The problem >> Reproduce all records verbatim.

Data listing >>
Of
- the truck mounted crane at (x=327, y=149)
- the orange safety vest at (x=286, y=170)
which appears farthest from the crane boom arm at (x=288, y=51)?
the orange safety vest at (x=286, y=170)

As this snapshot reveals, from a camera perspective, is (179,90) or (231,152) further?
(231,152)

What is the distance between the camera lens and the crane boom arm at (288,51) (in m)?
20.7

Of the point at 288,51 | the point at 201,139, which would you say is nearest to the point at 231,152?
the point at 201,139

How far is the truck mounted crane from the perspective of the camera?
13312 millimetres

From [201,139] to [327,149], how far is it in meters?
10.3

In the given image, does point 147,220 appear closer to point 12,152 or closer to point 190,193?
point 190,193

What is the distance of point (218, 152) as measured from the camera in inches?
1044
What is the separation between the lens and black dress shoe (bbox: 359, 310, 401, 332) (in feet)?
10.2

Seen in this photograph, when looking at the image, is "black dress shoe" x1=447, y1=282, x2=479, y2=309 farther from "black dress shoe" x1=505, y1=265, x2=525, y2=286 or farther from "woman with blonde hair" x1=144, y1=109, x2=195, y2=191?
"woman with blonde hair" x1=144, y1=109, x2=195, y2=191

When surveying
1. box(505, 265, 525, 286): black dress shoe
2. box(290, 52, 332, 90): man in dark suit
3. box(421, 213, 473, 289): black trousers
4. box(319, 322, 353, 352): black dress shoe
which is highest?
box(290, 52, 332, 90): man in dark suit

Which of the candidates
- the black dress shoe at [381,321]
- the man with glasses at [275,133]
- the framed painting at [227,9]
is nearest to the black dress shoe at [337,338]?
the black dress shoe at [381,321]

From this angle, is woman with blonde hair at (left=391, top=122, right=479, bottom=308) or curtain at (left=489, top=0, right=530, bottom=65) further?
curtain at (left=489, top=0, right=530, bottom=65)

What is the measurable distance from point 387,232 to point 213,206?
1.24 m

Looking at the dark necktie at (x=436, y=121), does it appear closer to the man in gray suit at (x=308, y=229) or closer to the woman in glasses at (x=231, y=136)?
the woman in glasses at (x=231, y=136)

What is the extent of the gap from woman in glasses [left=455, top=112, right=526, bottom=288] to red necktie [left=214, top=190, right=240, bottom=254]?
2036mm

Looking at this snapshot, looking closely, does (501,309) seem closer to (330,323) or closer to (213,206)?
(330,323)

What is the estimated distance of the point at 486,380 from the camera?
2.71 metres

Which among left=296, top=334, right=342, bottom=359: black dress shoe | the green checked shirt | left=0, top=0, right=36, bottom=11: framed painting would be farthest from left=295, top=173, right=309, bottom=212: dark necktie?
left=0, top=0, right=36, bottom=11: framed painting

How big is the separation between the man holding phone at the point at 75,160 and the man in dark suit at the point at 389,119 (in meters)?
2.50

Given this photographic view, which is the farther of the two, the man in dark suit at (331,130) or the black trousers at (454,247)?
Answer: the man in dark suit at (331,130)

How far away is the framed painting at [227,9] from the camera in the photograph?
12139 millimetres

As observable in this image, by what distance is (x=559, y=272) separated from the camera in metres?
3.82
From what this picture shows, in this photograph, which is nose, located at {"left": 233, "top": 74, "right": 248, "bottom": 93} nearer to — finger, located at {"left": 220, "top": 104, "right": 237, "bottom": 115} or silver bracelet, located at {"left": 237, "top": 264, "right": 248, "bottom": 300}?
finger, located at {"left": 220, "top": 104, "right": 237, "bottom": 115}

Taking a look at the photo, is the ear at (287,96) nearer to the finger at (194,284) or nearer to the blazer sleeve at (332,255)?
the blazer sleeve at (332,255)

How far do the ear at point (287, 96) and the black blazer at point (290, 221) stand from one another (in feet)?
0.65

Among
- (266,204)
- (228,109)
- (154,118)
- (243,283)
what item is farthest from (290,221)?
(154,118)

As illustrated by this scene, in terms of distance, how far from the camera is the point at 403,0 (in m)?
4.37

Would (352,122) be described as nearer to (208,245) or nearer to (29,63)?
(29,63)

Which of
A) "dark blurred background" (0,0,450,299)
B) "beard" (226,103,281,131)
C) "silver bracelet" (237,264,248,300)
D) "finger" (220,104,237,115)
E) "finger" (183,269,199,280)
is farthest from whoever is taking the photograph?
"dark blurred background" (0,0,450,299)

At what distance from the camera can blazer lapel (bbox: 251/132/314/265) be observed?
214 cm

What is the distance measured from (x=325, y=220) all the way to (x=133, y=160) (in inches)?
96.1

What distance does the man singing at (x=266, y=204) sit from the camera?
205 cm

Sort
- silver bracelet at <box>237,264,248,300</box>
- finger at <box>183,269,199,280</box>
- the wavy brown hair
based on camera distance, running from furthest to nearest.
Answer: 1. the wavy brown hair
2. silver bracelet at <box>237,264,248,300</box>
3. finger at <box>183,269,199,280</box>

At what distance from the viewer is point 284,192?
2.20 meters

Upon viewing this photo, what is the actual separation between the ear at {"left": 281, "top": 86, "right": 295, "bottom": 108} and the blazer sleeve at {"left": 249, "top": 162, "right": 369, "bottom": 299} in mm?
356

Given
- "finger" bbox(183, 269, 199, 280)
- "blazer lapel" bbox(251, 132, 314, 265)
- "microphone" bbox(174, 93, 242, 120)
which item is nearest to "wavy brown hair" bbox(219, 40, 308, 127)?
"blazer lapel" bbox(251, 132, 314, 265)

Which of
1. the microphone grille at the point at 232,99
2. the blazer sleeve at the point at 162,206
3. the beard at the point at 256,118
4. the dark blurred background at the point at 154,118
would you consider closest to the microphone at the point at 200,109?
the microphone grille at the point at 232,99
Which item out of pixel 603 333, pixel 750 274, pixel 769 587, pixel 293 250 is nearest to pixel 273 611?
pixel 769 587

Correct response >>
Of
- the truck mounted crane at (x=327, y=149)
- the orange safety vest at (x=286, y=170)
which appears farthest from the crane boom arm at (x=288, y=51)?
the orange safety vest at (x=286, y=170)

As this snapshot reveals, from a camera perspective, is (179,90) or (231,152) further?
(231,152)

What is the distance between the camera lens and the crane boom arm at (288,51) (in m)?
20.7

Of the point at 288,51 | the point at 201,139, which would you say is nearest to the point at 231,152?
the point at 201,139

How far is the truck mounted crane from the perspective of the camera?
13312 millimetres

From [201,139] to [327,149], how far is it in meters?
10.3

In the given image, does point 147,220 appear closer to point 12,152 or closer to point 190,193?
point 190,193

What is the distance of point (218, 152) as measured from the camera in inches?
1044
What is the separation between the lens and black dress shoe (bbox: 359, 310, 401, 332) (in feet)?
10.2

Seen in this photograph, when looking at the image, is "black dress shoe" x1=447, y1=282, x2=479, y2=309 farther from "black dress shoe" x1=505, y1=265, x2=525, y2=286 or farther from "woman with blonde hair" x1=144, y1=109, x2=195, y2=191?
"woman with blonde hair" x1=144, y1=109, x2=195, y2=191

When surveying
1. box(505, 265, 525, 286): black dress shoe
2. box(290, 52, 332, 90): man in dark suit
3. box(421, 213, 473, 289): black trousers
4. box(319, 322, 353, 352): black dress shoe
which is highest?
box(290, 52, 332, 90): man in dark suit

Which of the candidates
- the black dress shoe at [381,321]
- the man with glasses at [275,133]
- the framed painting at [227,9]
is nearest to the black dress shoe at [337,338]?
the black dress shoe at [381,321]

From this angle, is woman with blonde hair at (left=391, top=122, right=479, bottom=308) or curtain at (left=489, top=0, right=530, bottom=65) further?
curtain at (left=489, top=0, right=530, bottom=65)

What is the measurable distance from point 387,232 to point 213,206?
1.24 m

Looking at the dark necktie at (x=436, y=121), does it appear closer to the man in gray suit at (x=308, y=229) or closer to the woman in glasses at (x=231, y=136)?
the woman in glasses at (x=231, y=136)

What is the extent of the gap from woman in glasses [left=455, top=112, right=526, bottom=288] to red necktie [left=214, top=190, right=240, bottom=254]?
2036mm

Looking at this snapshot, looking closely, does (501,309) seem closer to (330,323) or closer to (213,206)?
(330,323)

What is the estimated distance of the point at 486,380 from the camera?
2.71 metres

Which among left=296, top=334, right=342, bottom=359: black dress shoe | the green checked shirt | left=0, top=0, right=36, bottom=11: framed painting would be farthest from left=295, top=173, right=309, bottom=212: dark necktie?
left=0, top=0, right=36, bottom=11: framed painting

How big is the separation between the man holding phone at the point at 75,160 and the man in dark suit at the point at 389,119 (in meters)?
2.50

Given this photographic view, which is the farther of the two, the man in dark suit at (331,130) or the black trousers at (454,247)?
Answer: the man in dark suit at (331,130)

How far away is the framed painting at [227,9] from the camera in the photograph?
12139 millimetres

As observable in this image, by what distance is (x=559, y=272) separated from the camera in metres?
3.82
From what this picture shows, in this photograph, which is nose, located at {"left": 233, "top": 74, "right": 248, "bottom": 93} nearer to — finger, located at {"left": 220, "top": 104, "right": 237, "bottom": 115} or silver bracelet, located at {"left": 237, "top": 264, "right": 248, "bottom": 300}?
finger, located at {"left": 220, "top": 104, "right": 237, "bottom": 115}

Taking a look at the photo, is the ear at (287,96) nearer to the finger at (194,284) or nearer to the blazer sleeve at (332,255)?
the blazer sleeve at (332,255)

How far do the ear at point (287, 96) and the black blazer at point (290, 221) stand from one another (in feet)?
0.65

Among
- (266,204)
- (228,109)
- (154,118)
- (243,283)
what item is farthest from (290,221)?
(154,118)

As illustrated by this scene, in terms of distance, how far from the camera is the point at 403,0 (in m)?
4.37

Would (352,122) be described as nearer to (208,245) or nearer to (29,63)?
(29,63)

Which of
A) "dark blurred background" (0,0,450,299)
B) "beard" (226,103,281,131)
C) "silver bracelet" (237,264,248,300)
D) "finger" (220,104,237,115)
E) "finger" (183,269,199,280)
is farthest from whoever is taking the photograph?
"dark blurred background" (0,0,450,299)

At what distance from the camera can blazer lapel (bbox: 251/132/314/265) be observed?
214 cm

What is the distance measured from (x=325, y=220) all the way to (x=133, y=160) (in inches)?
96.1

What distance does the man singing at (x=266, y=204) sit from the camera?
205 cm

Sort
- silver bracelet at <box>237,264,248,300</box>
- finger at <box>183,269,199,280</box>
- the wavy brown hair
based on camera distance, running from furthest to nearest.
Answer: 1. the wavy brown hair
2. silver bracelet at <box>237,264,248,300</box>
3. finger at <box>183,269,199,280</box>

At what distance from the viewer is point 284,192?
2.20 meters

Upon viewing this photo, what is the actual separation between the ear at {"left": 281, "top": 86, "right": 295, "bottom": 108} and the blazer sleeve at {"left": 249, "top": 162, "right": 369, "bottom": 299} in mm?
356

Given
- "finger" bbox(183, 269, 199, 280)
- "blazer lapel" bbox(251, 132, 314, 265)
- "microphone" bbox(174, 93, 242, 120)
which item is nearest to "wavy brown hair" bbox(219, 40, 308, 127)?
"blazer lapel" bbox(251, 132, 314, 265)

Which of
1. the microphone grille at the point at 232,99
2. the blazer sleeve at the point at 162,206
3. the beard at the point at 256,118
4. the dark blurred background at the point at 154,118
would you consider closest to the microphone at the point at 200,109?
the microphone grille at the point at 232,99
Which item out of pixel 603 333, pixel 750 274, pixel 769 587, pixel 293 250 is nearest to pixel 273 611?
pixel 769 587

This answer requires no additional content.